::: Records :::
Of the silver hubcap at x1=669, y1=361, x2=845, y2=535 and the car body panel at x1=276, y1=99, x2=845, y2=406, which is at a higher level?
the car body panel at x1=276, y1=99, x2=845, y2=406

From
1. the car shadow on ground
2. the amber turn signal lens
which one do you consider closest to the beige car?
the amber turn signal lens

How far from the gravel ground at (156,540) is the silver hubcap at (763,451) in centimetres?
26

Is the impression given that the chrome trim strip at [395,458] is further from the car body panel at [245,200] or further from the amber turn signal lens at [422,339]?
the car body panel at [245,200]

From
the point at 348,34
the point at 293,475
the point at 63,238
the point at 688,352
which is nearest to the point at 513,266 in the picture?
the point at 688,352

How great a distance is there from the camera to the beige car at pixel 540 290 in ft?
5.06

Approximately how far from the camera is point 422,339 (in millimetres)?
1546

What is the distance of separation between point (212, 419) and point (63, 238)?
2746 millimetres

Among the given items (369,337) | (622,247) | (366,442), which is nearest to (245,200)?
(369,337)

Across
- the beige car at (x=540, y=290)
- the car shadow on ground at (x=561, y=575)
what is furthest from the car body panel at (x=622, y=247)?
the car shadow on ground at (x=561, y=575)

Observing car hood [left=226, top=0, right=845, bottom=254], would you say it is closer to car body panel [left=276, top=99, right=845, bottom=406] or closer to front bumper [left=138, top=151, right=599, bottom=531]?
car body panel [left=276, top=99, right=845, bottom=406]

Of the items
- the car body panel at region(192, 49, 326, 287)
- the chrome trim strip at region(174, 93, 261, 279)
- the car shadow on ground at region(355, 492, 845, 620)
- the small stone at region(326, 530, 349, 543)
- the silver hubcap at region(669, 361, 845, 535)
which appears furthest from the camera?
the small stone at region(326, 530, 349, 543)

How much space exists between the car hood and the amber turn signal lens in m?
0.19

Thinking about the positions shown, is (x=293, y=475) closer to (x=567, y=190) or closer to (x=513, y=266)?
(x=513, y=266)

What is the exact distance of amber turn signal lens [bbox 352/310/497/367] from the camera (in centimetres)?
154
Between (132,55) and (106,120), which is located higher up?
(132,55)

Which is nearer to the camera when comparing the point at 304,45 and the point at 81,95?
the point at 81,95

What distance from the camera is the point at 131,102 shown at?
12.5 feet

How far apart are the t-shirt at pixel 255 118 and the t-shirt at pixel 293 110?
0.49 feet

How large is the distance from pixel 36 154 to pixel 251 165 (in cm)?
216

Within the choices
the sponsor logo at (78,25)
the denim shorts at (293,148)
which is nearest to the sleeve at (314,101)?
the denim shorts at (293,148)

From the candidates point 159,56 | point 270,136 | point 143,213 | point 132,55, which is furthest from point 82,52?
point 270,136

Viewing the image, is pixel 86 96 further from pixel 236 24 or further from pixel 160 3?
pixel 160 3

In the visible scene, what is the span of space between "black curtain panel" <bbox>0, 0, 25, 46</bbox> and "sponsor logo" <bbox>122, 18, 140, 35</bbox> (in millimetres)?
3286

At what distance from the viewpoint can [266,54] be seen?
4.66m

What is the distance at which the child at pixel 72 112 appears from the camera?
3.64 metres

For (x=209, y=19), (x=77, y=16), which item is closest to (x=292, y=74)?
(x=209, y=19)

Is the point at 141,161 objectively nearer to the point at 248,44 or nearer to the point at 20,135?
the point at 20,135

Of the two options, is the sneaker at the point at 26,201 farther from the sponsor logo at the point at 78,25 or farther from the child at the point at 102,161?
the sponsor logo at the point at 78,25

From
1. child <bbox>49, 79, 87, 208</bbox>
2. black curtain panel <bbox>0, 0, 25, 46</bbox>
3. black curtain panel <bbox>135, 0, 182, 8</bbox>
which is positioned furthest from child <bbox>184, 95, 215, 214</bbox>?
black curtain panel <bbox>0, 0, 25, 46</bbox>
:::
::: Records :::
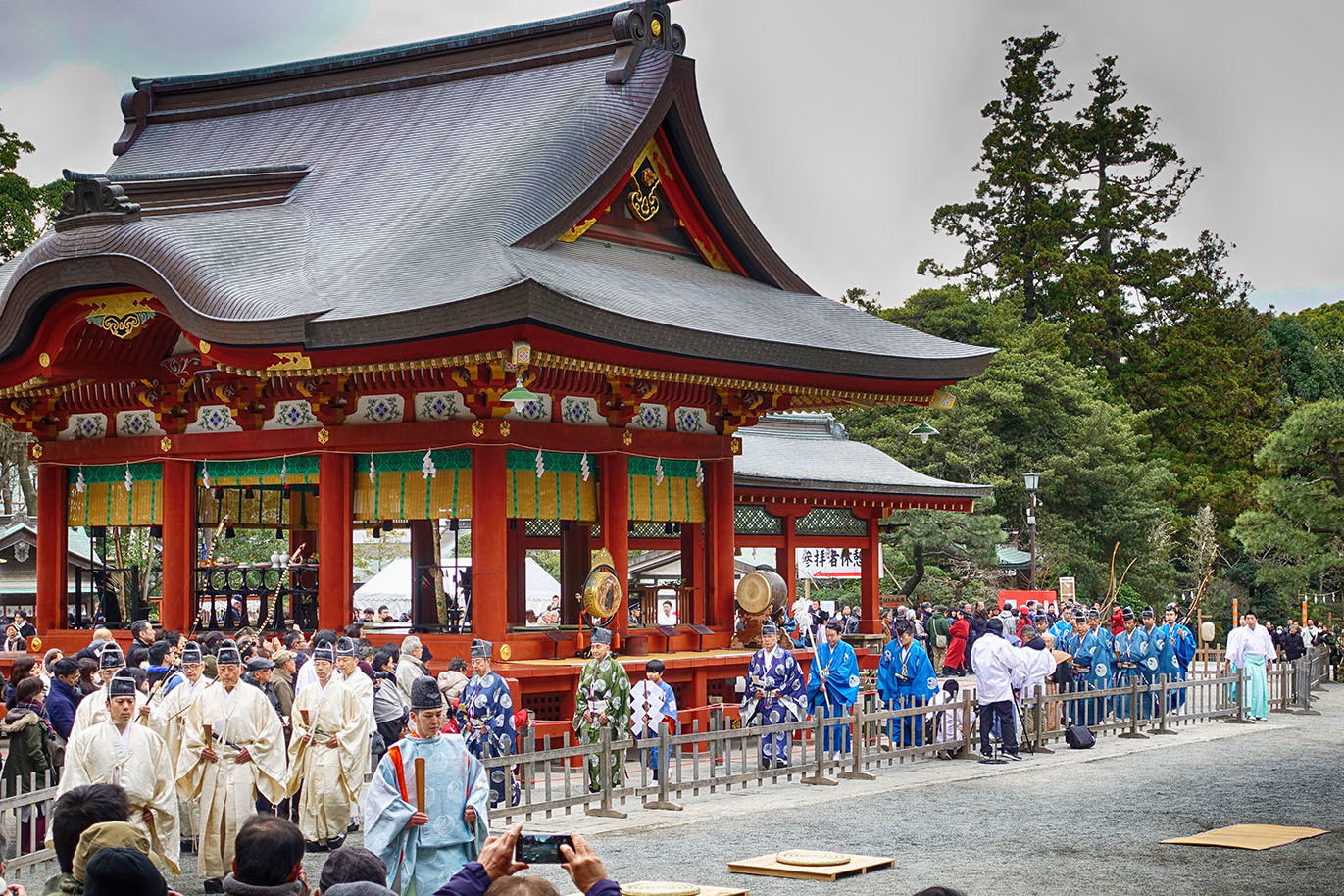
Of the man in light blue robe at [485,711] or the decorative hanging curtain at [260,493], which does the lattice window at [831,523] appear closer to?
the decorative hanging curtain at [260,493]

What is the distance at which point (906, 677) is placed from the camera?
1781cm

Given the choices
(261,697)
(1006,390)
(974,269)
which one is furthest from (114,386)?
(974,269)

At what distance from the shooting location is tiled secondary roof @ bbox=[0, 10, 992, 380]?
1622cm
:::
What you have to do:
Count the lines in the listing above that contain the string "hanging", treating uppercase and lowercase as different. Reply with the number only.

Exercise answer:
2